← Tours

Designing a multi-agent review pipeline (Swisscheese)

Engineers building a meta-harness on top of coding agents — multiple reviewer agents on a single PR, with cross-agent verdict synthesis.

75 minutes · 8 stops

Tour — Designing a multi-agent review pipeline

The meta-harness vision: a writer agent produces a diff; multiple reviewer agents critique it in parallel; a fixer agent synthesizes the verdicts into a coherent set of changes. This tour walks the corpus for the patterns that make this fly.

Pacing

BlockTime
Concept · multi-agent-coordination15 min
Strix architecture drill-down15 min
Insight · LLM dedupe5 min
Insight · module-level mailbox5 min
Insight · markdown-as-skills5 min
Concept · agent-loop (skim)10 min
OpenHands v1 event-sourcing drill-down15 min
Insight · streaming early-stop5 min

The architecture you should converge on

After this tour you should be able to articulate:

  1. Topology. Writer → parallel reviewers → fixer, with an optional critic-of-critics step when reviewers conflict. Each reviewer runs in parallel; the fixer waits.
  2. Context flow. Each reviewer gets the diff, its role definition, and an optional shared findings ledger. No parent transcript. Fresh context per reviewer.
  3. Verdict shape. Structured, not prose. { status, line_refs, reasons }. The fixer reads the structure; the human reviewer reads the reasons.
  4. Dedupe. LLM-based, asking “are these the same root cause?” — not hashing.
  5. Persistence. Event-sourced for replay. A customer disputes verdict X → you reproduce exactly what reviewer X saw and reasoned.
  6. Reviewer plugin model. Each reviewer is a markdown file with role, methodology, output schema. Customers add reviewers via PR.

Decisions to make

Before you start coding, resolve:

  • Dedupe layer. Run after reviewers complete (cheap), or as reviewers append to a shared ledger (more sophisticated, more code)?
  • Verdict synthesis. Voting (cheap, auditable, arbitrary thresholds) or critic-of-critics (smarter, more expensive)?
  • Failure handling. A reviewer crashes — does the fixer wait, retry, or proceed without it?
  • Cost cap. Total budget across the pipeline. Don’t let a 6-reviewer pipeline at 90 turns each become 540 turns of billing.

Output

A whiteboard architecture diagram you can defend to a co-founder in 5 minutes, with explicit decisions on the six points above.

Itinerary

  1. Multi-agent coordination concept

    Three questions decide your topology — who blocks on whom, what the child sees, what flows back. Read first.

  2. Strix project

    The closest existing architecture to a multi-agent reviewer pipeline. Module-level mailbox, dedupe, parallel sub-agents.

  3. LLM-based deduplication that reasons about root cause insight

    When five reviewers flag the same broken line, you do not want five line items. LLM-based dedupe is worth the tokens.

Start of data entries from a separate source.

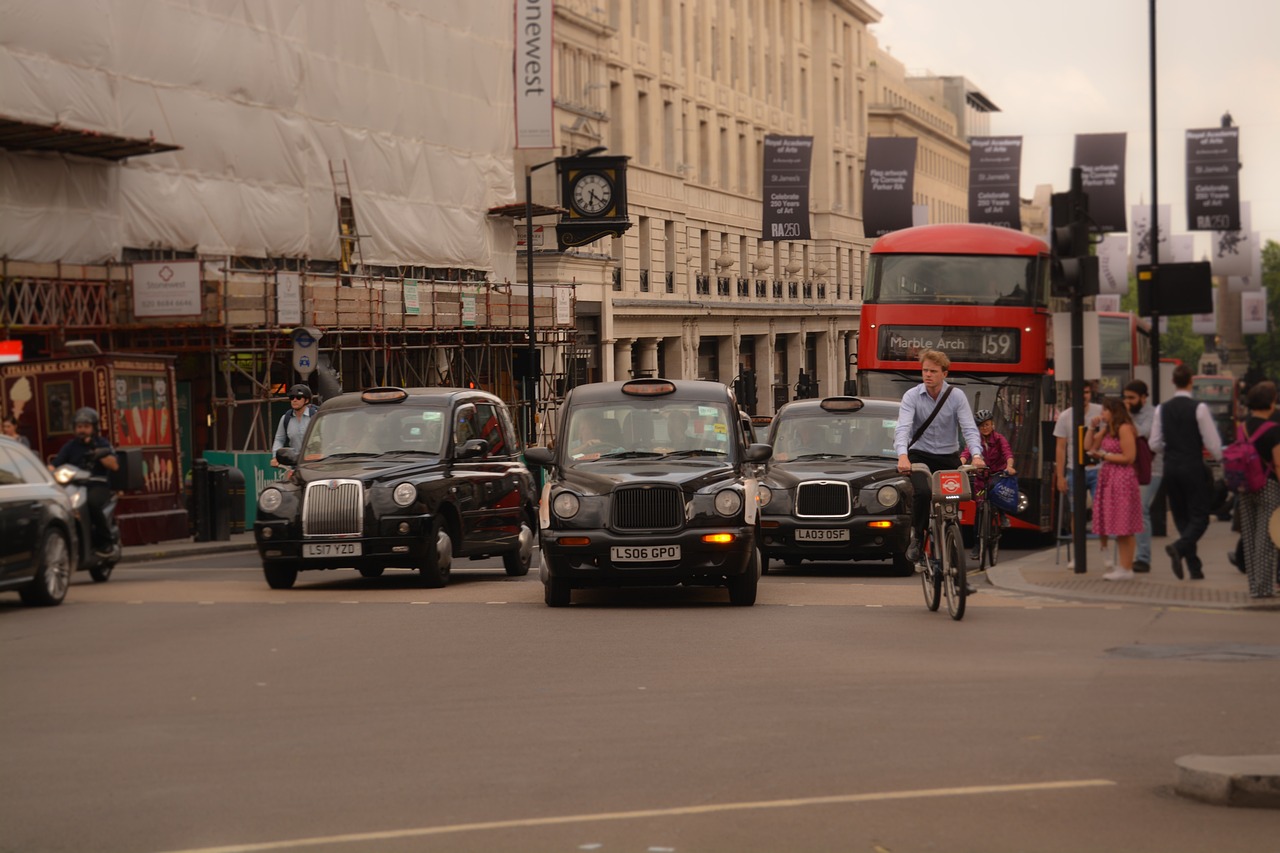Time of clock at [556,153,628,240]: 6:21
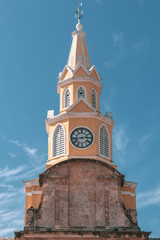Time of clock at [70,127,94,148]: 2:43
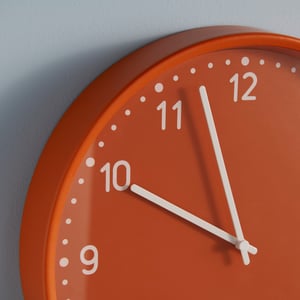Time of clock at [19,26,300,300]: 9:57
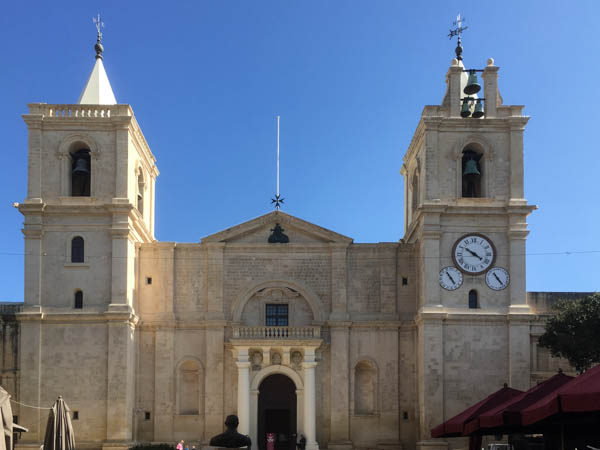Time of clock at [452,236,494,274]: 3:50
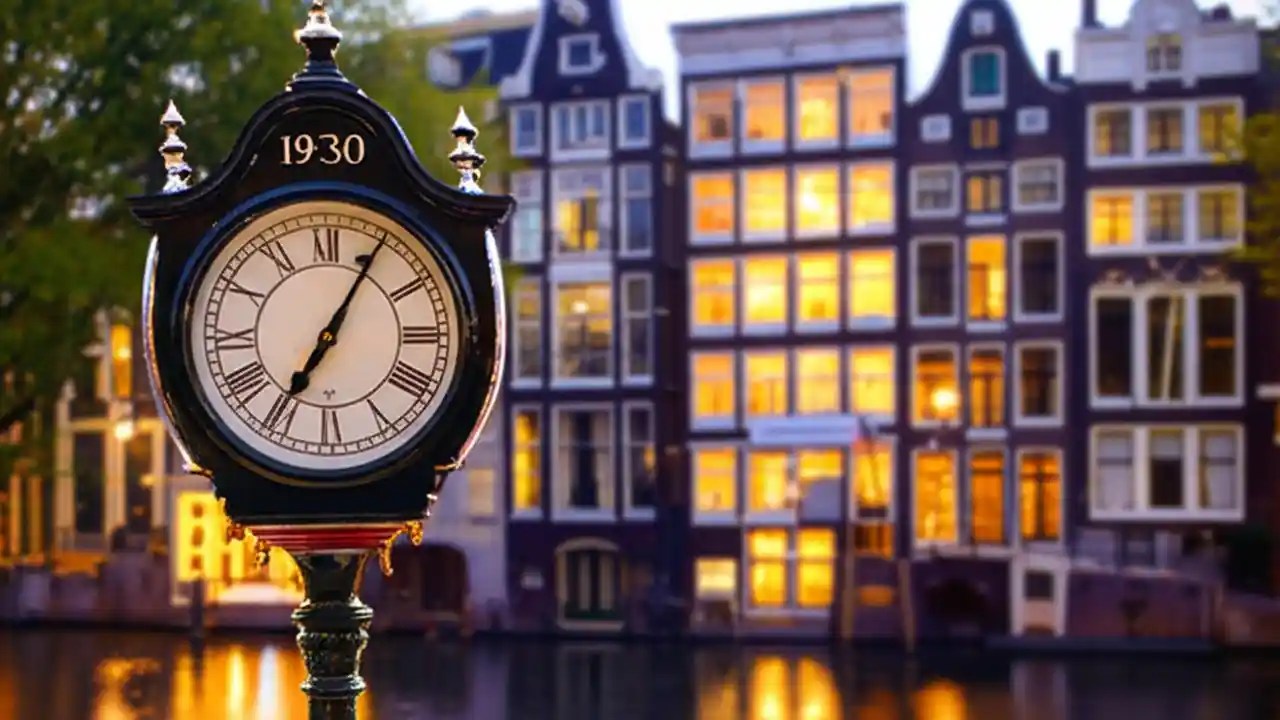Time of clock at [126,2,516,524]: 7:05
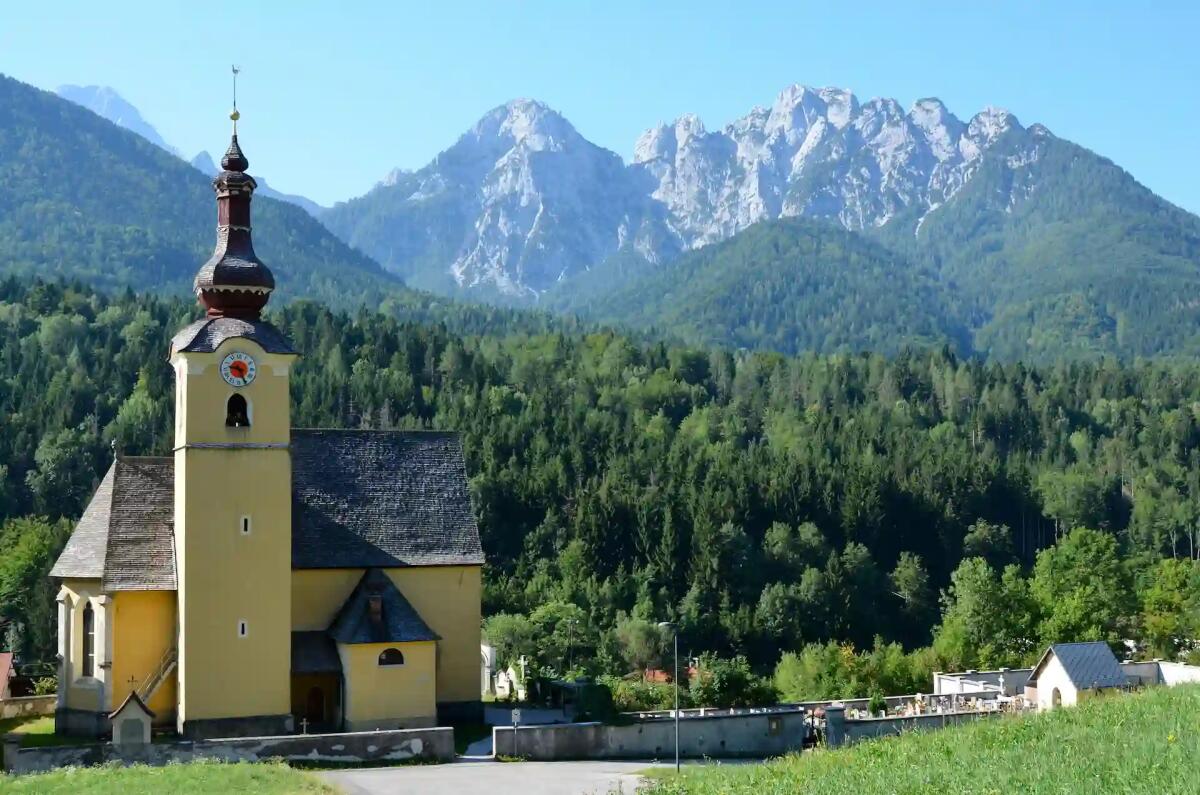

  4. Inter-agent messaging via module-level dicts insight

    An in-process findings ledger needs no Redis. Plain Python dicts. Cheapest thing that works.

  5. Markdown-as-prompt-library architecture insight

    Each reviewer is a markdown file. Customers extend the harness by writing markdown, not code. The moat.

  6. Agent loop concept

    Inside each reviewer is one of the four agent-loop containers. Pick deliberately.

  7. OpenHands (v1) project

    Event-sourced state for replay/audit. Useful when a customer disputes a verdict.

  8. Streaming early stop on </function> insight

    A free 10–20% cost win that compounds across many reviewer steps per PR.